Why did she approach me?

“Are you okay?” she asked. “I looked over and saw you staring directly into the sun…”

“Hhhghghi,” I gurgled. I didn’t know why there was suddenly so much saliva in my mouth. As I scrambled to retrieve my notebooks from the concrete, I felt some drool dribble out.

“So, I was wondering…” Shelby said.

“Just a second!” I gurgled again. I quickly slurped up the drool before peering up at her from the ground. I was no ladies man, but I assumed girls weren’t into slobber.

I used the angle as an excuse to size her up and down. Feet laced up in black high heeled boots that stopped before the calf, smooth, naked white legs gleaming in the sun, beckoning me to look up, up, up to the part of the thigh just before the hem of her navy, silken dress, trimmed with black lace, concealed her perfect ass. I never knew exactly how she got away with wearing such short skirts, but I figured it was probably because the male teachers liked seeing her legs too, which was actually kind of gross considering their age. I also didn’t know why I noticed the intricacies of the lace on her dress. I guessed that was just another quality that made me seem homo, being able to distinguish navy from black and whatnot. But back to Shelby…

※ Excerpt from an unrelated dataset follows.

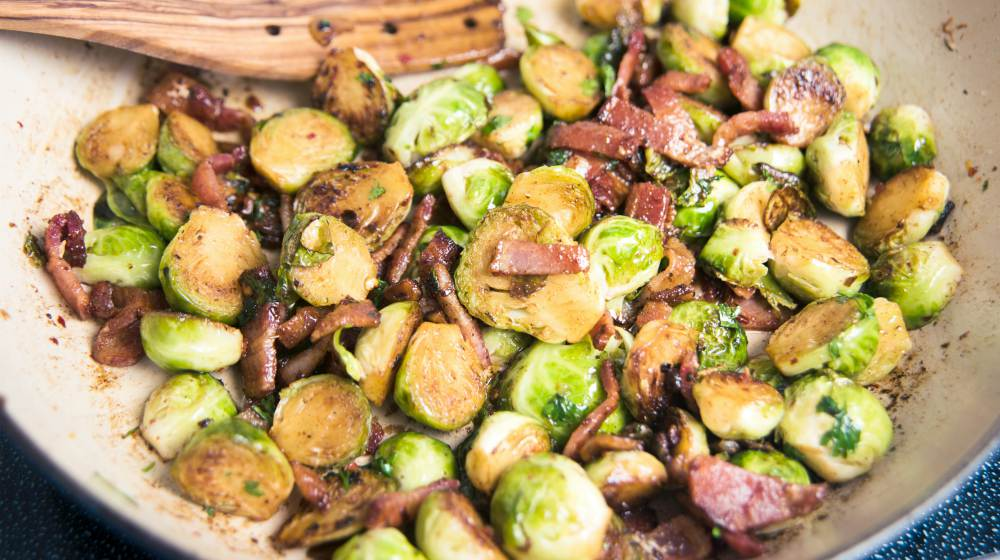 organic brussels sprouts sauteed with bacon   Planning A Keto Thanksgiving Feast? Enjoy The Holidays Without Sacrificing Your Diet   keto thanksgiving   keto friendly thanksgiving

Up farther still was her stomach, wrapped in more black lace and navy silk, drenched in a navy military coat with silver buttons that caught the sunlight and threw it back into my face, so shiny…radiant…and why did my eyes feel like they were on fire?

“Ow,” I whimpered. “My eyes…”

By the time I could see her face again, she was smirking.

“My eyes hurt from the sun,” I announced way too loudly, for a reason even I didn’t know. Other kids looked over at us. I lowered my voice. “The buttons on your jacket… they blinded me.”

Awkward silence.

“Okay,” she said as I stood up.

That was my cue to run away in shame.

I turned to hurry inside, but the gentle grip on my arm surprised me so much that my feet froze. Shelby’s hand was on my arm.

Shelby’s hand was on my arm!

I couldn’t stop the stupid-happy grin from engulfing my face, because Shelby’s hand was on my arm. But why?

“Oh, um, sorry,” she said, pulling her hand away quickly. She looked… embarrassed?

The sight of her cheeks blooming with red made me grin even wider. I probably looked like some big-toothed freak, dopey with delight.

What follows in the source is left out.